According to McGuire, while the bureau frequently encounters cases involving hazardous materials, this is only the second time in recent history that the D.C. FBI has come upon samples testing positive for ricin.

“We had a case in June 2013 of someone sending ricin, and she sent it to a few places up here, but that’s the last time we’ve had a positive result for ricin in the District. Our Hazardous Materials team responds on a regular basis to a report of suspicious substance. Most often, they’re white powder letters,” McGuire said, referring to a form of scare-letter modeled after the anthrax letters to politicians in the wake of 9/11.

At 3:20 p.m. Wednesday, sixth-floor residents were informed that field tests for the biohazard had come back negative and that they would be able to return to their rooms. The rest of the Georgetown community was informed in a campus-wide email sent by Gruber at 5:20 p.m.

“They were informed that they could return to McCarthy Hall prior to the notification that went to the whole community that the tests were negative,” Kerr said. “We were very mindful of letting students back in as soon as possible.”

This is not the first time in recent years that the university has responded to reports of a hazardous substance on campus. In October 2010, law enforcement officers responded to reports of a drug lab on the ninth floor of Harbin Hall with the intent to produce dimethyltryptamine, or DMT, an illegal, hallucinogenic drug.

Welles Robinson (COL ’14) was a resident of the cluster where the drug lab was found.

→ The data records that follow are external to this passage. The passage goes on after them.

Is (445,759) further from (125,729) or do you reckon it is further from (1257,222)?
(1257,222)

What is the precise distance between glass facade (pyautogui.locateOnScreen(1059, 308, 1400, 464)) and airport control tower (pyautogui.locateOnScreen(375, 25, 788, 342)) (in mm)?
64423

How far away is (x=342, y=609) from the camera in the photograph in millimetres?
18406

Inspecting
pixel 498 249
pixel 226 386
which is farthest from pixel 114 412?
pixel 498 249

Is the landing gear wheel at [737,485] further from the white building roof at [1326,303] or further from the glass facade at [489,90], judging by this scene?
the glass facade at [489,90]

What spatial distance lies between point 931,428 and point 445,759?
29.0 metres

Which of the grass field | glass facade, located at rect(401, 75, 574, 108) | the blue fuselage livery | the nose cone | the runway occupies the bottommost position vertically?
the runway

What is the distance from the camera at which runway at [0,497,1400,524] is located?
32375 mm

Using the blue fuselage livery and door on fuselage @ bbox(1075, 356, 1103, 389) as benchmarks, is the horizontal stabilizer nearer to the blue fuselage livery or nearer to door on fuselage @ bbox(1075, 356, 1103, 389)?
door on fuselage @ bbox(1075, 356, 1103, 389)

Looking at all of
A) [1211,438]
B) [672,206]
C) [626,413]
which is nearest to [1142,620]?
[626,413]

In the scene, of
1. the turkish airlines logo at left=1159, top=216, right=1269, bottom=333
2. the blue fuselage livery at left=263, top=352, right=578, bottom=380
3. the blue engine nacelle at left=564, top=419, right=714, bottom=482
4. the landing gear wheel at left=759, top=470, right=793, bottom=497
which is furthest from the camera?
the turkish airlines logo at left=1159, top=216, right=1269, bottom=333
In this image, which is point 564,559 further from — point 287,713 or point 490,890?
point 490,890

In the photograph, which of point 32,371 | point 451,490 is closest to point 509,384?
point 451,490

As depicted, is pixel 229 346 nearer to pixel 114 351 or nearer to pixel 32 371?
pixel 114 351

“They woke everyone up and the entire building had to go to the Leavey Center,” Robinson said. “They wouldn’t let us back into Harbin for a while, like 10 p.m., I think.”

Unlike the situation in McCarthy, all of Harbin Hall was immediately evacuated as the presence of a DMT lab provided an immediate danger to residents’ health and safety.

While the university has a set of protocols that it follows in such situations, Kerr did not see a connection between the university’s handling of the ricin and DMT situations.

“It was different timing, different circumstances, with different teams in place responding. We feel very comfortable that we took the appropriate steps this week, keeping the safety and health of our students as our top concern,” Kerr wrote in an email.

 

 

 

Hoya Staff Writer Suzanne Monyak contributed reporting.